BEGIN Given passage

Commit Graph

52 Commits

Author SHA1 Message Date
Matthew Lugg 97fe49a80f Elf2: rework the symtab, and fix a bunch of stuff
Sorry for the mega-commit, this diff got a little out of control.

The main thing here is a complete rework of how Elf2 handles the symbol
table. I messed around with the design for a while and landed on
something which is fairly memory-efficient (in particular the overhead
for STB_LOCAL symbols is as low as possible) and fulfils some of the
more awkward constraints of the ELF format. The main such constraint is
that all STB_LOCAL symbols in a symbol table are required to appear
before any STB_GLOBAL/STB_WEAK symbols. This is further complicated by
the fact that when producing a DSO, symbols with STV_HIDDEN or
STV_INTERNAL visibility are required to have STB_LOCAL binding in the
symbol table, even though they are global symbols from the perspective
of the link editor. Plus, when combining multiple symbols with the same
name, the resulting visibility is the strictest of all of the inputs, so
it is possible at any point in compilation to discover an extern/export
symbol which forces an existing STB_GLOBAL symbol to become STB_LOCAL
and therefore requires it to move to an earlier symtab index. Dealing
with all of this was quite awkward.

END Given passage

- _Objective A_: Which identifiers beginning with "STB_" or "STV_" appear in the commit message? Name each one once.
The commit message and the records have nothing to do with each other.

BEGIN Data for the task

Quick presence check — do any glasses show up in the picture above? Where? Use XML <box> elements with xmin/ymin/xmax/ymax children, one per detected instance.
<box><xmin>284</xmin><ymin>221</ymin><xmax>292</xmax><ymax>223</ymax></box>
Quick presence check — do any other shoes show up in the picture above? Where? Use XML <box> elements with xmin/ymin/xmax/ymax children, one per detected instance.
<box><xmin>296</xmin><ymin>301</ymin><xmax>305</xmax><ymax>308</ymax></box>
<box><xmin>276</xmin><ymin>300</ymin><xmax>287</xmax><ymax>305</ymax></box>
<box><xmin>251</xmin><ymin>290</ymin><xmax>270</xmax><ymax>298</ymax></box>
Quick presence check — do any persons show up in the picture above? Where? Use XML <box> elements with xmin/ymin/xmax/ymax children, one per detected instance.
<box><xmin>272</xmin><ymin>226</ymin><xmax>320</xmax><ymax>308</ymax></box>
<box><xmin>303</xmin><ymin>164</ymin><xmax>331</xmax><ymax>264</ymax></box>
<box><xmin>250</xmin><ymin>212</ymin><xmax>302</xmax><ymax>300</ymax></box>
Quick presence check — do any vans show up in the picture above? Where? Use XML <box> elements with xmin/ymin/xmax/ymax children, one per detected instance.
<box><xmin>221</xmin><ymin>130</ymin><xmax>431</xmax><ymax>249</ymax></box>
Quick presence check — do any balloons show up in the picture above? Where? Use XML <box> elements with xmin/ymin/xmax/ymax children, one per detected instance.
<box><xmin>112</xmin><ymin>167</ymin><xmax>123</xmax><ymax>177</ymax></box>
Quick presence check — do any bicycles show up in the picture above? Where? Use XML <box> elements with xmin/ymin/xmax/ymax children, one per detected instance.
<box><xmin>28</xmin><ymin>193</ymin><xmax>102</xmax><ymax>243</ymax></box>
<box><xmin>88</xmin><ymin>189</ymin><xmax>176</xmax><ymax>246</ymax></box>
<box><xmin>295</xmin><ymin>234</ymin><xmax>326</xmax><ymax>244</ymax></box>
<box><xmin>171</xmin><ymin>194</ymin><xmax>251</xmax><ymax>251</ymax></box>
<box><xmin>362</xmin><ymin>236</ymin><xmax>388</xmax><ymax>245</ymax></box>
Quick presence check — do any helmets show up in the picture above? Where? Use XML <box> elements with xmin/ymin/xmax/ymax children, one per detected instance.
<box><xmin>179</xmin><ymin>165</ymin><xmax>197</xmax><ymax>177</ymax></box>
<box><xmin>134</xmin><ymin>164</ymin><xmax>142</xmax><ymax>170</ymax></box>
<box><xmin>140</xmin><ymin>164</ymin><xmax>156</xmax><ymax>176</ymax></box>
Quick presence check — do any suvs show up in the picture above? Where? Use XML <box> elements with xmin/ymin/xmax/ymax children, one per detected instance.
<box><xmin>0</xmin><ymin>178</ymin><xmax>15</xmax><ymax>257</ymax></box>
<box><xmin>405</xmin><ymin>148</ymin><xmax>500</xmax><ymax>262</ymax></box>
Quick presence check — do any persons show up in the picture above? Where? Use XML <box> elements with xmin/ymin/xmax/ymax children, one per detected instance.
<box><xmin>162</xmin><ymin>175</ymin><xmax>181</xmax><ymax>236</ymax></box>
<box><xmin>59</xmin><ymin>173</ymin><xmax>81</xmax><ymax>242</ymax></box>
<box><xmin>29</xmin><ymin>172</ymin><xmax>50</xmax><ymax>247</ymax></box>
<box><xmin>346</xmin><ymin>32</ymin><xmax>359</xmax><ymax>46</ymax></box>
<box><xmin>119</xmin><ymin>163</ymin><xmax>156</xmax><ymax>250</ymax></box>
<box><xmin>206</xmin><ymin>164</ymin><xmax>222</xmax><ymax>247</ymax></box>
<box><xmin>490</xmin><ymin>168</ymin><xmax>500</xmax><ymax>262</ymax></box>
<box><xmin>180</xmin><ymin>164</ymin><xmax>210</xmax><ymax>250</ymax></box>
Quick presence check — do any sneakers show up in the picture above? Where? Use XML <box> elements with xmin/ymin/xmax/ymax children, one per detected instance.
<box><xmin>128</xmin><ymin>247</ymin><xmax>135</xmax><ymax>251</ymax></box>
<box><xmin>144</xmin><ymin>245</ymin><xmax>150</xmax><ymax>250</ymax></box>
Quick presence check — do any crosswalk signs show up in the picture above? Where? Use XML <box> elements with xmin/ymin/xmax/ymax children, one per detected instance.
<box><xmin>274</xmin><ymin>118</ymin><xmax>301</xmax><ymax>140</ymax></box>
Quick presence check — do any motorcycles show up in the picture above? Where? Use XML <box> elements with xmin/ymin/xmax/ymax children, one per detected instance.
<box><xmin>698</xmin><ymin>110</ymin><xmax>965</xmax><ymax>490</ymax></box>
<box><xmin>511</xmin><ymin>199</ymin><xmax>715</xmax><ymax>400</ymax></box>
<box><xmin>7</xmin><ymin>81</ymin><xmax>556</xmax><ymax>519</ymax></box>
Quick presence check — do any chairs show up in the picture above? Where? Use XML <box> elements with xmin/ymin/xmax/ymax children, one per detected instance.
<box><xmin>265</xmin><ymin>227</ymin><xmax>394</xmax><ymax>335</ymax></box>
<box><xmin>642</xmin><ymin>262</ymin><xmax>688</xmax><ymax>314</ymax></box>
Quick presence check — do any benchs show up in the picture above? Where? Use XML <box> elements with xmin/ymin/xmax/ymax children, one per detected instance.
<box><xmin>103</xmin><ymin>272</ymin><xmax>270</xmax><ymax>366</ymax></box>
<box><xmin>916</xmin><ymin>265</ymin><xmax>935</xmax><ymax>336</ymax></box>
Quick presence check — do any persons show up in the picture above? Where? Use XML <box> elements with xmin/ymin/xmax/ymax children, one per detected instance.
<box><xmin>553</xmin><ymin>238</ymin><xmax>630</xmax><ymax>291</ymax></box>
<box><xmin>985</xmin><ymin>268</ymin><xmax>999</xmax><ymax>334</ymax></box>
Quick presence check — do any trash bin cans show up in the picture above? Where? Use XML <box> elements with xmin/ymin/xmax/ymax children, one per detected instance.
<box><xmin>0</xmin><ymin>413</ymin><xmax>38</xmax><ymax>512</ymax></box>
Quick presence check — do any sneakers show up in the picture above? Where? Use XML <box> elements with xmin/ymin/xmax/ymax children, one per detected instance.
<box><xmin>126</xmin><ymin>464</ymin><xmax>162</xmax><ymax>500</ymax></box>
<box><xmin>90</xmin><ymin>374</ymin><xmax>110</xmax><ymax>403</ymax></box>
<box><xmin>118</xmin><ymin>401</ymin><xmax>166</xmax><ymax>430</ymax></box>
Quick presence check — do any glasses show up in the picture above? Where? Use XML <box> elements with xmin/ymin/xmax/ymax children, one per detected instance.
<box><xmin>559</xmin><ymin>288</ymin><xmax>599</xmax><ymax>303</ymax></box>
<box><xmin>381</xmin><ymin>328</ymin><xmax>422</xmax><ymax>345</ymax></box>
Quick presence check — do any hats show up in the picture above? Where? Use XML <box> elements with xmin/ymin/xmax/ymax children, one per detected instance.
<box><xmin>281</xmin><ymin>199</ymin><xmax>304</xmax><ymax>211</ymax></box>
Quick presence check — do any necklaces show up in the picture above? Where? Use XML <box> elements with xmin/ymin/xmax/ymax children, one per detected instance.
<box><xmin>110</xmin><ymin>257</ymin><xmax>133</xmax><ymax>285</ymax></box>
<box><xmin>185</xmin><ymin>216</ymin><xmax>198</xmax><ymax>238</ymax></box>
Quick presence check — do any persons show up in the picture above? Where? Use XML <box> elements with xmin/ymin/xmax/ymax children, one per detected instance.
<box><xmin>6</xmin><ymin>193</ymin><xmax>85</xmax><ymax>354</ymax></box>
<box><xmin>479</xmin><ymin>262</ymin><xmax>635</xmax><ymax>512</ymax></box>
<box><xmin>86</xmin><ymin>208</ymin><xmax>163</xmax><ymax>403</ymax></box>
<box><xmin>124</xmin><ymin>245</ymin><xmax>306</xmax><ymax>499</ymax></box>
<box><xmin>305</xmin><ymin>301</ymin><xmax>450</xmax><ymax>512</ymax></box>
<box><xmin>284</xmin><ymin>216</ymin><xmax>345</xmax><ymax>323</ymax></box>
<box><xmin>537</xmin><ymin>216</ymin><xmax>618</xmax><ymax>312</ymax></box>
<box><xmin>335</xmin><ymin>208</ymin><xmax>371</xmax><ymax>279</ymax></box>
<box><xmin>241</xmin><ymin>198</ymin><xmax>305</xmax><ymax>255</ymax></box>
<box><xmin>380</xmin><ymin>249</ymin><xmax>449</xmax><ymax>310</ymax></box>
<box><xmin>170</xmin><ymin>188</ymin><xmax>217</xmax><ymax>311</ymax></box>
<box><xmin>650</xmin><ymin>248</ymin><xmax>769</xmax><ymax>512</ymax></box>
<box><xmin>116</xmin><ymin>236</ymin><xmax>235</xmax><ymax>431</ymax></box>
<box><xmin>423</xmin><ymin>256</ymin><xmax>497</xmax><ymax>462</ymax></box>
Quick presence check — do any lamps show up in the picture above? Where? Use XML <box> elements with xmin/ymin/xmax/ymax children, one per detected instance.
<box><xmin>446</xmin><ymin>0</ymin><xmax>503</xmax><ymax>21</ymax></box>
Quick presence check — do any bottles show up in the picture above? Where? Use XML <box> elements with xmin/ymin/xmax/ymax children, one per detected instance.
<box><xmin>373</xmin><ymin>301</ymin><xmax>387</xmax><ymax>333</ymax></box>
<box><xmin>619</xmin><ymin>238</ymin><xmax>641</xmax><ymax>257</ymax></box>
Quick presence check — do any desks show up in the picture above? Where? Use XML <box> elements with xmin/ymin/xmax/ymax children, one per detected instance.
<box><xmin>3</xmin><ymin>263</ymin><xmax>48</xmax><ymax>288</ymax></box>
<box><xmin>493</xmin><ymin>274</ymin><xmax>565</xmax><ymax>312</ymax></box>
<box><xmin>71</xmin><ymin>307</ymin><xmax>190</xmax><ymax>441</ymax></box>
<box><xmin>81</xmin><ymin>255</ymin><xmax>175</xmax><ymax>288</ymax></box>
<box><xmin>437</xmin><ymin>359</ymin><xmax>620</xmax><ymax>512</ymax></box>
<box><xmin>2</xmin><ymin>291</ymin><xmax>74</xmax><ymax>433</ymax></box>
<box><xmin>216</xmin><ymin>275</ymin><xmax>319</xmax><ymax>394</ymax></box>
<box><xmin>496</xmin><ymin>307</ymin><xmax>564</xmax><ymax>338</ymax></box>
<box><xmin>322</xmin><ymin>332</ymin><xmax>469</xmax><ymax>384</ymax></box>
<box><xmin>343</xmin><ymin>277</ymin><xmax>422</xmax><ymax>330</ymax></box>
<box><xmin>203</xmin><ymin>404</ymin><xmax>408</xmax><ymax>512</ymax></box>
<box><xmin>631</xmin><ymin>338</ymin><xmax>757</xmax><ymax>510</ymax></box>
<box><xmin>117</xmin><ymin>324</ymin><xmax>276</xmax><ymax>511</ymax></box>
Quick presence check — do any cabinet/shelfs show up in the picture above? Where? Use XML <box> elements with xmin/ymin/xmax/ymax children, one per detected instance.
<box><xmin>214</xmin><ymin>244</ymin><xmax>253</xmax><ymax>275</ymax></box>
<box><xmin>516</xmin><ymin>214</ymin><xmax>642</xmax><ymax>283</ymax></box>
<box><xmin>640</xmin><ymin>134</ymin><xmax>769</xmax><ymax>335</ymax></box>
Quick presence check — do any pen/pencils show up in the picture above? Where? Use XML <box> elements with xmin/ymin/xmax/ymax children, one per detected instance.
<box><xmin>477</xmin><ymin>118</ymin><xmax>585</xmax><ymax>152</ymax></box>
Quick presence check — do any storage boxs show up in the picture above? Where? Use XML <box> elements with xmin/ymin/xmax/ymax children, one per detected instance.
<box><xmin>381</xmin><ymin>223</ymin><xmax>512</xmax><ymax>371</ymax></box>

END Data for the task

- _Objective B_: List every line of the records that contains the word "cans".

- _Task output A_: STB_LOCAL, STB_GLOBAL, STB_WEAK, STV_HIDDEN, STV_INTERNAL

- _Task output B_:
Quick presence check — do any trash bin cans show up in the picture above? Where? Use XML <box> elements with xmin/ymin/xmax/ymax children, one per detected instance.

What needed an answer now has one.